Posada à Montréal, sur la route de Brooklyn et le bel ensemble graphique de Marie Chouinard vu par Damien Fière
Posada à Montréal : vies et morts Mexicaines
Allez voir sur la rue Peel une belle exposition de gravures de José Guadalupe Posada (1852-1913), le « Goya mexicain ».
Ce contemporain de Zapata vient rappeler aux auto-centrés que nous sommes que l’art mexicain ne commence pas avec Diego Rivera et Frida Kahlo.
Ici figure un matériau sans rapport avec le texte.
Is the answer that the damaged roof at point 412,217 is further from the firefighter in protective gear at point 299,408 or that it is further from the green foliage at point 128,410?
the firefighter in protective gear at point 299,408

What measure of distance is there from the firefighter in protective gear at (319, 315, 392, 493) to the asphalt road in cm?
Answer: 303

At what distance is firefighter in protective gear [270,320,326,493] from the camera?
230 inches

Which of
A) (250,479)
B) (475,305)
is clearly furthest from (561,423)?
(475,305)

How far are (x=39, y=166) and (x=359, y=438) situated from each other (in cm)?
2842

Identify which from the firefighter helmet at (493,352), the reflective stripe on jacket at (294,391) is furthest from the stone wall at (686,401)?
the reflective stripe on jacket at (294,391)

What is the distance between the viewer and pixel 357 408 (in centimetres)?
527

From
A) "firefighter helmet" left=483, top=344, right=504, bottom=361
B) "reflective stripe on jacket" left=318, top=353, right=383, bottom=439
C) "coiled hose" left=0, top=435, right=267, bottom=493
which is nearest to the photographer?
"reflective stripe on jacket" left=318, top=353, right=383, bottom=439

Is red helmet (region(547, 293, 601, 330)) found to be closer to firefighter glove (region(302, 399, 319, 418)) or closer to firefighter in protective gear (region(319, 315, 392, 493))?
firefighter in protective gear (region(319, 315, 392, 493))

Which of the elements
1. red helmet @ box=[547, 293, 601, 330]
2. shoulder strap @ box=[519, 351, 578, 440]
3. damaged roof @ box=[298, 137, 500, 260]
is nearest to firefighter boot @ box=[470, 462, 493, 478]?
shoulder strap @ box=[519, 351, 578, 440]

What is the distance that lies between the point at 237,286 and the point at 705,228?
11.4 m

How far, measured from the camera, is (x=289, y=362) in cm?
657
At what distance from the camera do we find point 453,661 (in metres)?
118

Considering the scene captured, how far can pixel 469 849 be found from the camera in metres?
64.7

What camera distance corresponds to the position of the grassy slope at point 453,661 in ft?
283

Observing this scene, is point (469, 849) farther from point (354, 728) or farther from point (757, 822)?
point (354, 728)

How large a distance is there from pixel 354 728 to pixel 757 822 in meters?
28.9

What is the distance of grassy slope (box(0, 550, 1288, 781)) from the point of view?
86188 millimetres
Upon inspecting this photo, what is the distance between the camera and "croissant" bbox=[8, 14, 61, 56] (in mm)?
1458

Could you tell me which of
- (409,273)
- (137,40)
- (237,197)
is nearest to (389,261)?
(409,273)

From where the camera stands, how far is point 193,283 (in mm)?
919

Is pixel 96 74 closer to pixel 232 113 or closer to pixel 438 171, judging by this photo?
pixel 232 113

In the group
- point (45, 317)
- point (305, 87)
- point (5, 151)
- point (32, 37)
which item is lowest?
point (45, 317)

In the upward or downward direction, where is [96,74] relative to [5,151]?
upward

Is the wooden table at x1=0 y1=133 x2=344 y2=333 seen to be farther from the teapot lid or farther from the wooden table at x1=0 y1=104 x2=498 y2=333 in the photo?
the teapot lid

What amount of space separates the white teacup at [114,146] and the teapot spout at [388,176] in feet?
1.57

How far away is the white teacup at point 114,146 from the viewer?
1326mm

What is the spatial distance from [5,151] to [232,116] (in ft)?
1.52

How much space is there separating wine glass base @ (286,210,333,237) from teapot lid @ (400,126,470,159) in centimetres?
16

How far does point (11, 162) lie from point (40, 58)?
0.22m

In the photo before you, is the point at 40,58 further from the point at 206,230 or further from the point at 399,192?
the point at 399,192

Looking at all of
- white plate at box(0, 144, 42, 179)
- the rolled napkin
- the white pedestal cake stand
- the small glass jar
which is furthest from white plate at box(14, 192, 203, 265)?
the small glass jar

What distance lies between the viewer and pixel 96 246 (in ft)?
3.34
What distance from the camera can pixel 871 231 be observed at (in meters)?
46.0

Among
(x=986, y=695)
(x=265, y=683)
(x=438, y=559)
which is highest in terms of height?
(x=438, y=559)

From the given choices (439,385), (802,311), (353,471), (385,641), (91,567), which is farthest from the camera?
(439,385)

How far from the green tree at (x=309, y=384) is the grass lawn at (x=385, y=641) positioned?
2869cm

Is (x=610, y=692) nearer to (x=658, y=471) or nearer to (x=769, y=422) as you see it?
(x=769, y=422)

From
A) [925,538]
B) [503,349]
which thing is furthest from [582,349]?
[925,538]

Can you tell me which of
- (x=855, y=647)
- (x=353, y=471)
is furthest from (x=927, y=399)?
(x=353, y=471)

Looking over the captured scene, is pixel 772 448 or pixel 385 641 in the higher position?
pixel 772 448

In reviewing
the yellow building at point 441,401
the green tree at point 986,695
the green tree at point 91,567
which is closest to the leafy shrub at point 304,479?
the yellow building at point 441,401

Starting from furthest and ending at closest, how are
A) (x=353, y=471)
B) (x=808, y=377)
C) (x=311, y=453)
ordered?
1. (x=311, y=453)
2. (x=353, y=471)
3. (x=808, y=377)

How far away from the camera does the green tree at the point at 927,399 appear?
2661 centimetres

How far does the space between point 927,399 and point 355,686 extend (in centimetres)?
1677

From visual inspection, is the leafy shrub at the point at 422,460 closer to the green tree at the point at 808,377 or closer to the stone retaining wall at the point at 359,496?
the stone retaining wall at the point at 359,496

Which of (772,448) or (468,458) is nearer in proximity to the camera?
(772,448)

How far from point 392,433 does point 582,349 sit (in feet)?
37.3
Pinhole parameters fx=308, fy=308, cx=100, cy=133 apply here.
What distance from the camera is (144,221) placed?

Et puise autant ses sources dans l’Espagne baroque et l’art d’un Daumier ou d’un Goya, que dans les vivants courants souterrains de l’Amérique pré-colombienne.
De Leon à Mexico en passant par les immenses campagnes hallucinées du pays, Posada nous parle de la vie quotidienne, de la révolution, de la violence et de la mort.
Vous pourrez voir au consulat, en prime, une attachante projection de vidéo-danse intitulée « Ofrenda », fruit d’une collaboration entre Sonia Bustos (Mexique) et David Chedore (Québec), deux jeunes artistes invités.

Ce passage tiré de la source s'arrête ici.